**Exercise:**
Repeat word for word everything in the data below, from the line containing "Considering camera distance, order" down to the last line of the data, including both of those lines.

Scene-based spatial questions:
--*--

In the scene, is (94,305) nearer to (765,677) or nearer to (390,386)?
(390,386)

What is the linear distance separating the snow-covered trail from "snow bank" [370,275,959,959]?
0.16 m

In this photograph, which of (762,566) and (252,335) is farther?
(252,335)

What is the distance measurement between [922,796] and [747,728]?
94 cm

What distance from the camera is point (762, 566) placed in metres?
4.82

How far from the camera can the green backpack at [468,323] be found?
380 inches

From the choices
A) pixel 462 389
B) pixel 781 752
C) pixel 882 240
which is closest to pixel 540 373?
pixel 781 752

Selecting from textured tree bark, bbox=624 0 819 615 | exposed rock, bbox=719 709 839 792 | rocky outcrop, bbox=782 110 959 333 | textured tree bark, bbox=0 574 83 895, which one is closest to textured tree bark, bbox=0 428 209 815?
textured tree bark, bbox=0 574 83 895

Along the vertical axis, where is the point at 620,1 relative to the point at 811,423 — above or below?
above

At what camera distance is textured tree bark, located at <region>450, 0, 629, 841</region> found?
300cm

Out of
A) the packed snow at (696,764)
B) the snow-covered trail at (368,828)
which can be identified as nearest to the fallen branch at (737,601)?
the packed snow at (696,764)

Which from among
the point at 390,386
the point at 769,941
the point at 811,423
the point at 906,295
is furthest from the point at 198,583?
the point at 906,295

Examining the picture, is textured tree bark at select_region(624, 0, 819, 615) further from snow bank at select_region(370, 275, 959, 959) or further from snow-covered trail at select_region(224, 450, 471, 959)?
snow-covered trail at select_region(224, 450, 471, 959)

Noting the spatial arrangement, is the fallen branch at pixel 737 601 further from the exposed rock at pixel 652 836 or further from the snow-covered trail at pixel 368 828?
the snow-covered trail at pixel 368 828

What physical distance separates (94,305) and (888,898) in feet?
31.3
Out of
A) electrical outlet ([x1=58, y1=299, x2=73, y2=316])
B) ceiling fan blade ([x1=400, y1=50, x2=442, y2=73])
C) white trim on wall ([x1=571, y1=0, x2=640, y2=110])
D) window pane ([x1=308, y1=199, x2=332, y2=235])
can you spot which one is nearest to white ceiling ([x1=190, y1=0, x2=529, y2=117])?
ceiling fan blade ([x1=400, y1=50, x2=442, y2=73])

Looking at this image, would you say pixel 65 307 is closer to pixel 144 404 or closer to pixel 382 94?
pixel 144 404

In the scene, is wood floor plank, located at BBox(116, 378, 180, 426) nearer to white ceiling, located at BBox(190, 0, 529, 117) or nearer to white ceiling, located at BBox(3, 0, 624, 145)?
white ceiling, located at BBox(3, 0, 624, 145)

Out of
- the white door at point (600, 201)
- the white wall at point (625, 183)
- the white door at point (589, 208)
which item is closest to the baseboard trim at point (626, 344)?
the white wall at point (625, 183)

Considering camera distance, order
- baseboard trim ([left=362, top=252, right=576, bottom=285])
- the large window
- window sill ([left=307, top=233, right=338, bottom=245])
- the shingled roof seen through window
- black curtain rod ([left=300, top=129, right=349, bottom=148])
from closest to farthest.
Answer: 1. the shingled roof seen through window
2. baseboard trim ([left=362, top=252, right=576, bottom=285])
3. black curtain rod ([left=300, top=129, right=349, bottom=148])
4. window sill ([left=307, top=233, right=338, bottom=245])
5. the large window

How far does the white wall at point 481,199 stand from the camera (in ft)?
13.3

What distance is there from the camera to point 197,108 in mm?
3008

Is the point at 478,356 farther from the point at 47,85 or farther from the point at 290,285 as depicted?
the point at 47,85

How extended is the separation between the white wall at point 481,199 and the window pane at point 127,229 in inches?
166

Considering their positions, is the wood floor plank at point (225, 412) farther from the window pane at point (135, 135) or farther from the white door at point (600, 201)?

--*--

**Expected answer:**
Considering camera distance, order
- baseboard trim ([left=362, top=252, right=576, bottom=285])
- the large window
- window sill ([left=307, top=233, right=338, bottom=245])
- the shingled roof seen through window
- black curtain rod ([left=300, top=129, right=349, bottom=148])
from closest to farthest.
Answer: 1. the shingled roof seen through window
2. baseboard trim ([left=362, top=252, right=576, bottom=285])
3. black curtain rod ([left=300, top=129, right=349, bottom=148])
4. window sill ([left=307, top=233, right=338, bottom=245])
5. the large window

How far does the white wall at point 481,199 stand from the camera (in ft)?
13.3

What distance is there from the camera to point 197,108 in mm?
3008

Is the point at 478,356 farther from the point at 47,85 or farther from the point at 290,285 as depicted?
the point at 47,85

How extended is the separation between the white wall at point 481,199 and the window pane at point 127,229 in inches?
166

Considering their positions, is the wood floor plank at point (225, 412) farther from the window pane at point (135, 135) or farther from the white door at point (600, 201)?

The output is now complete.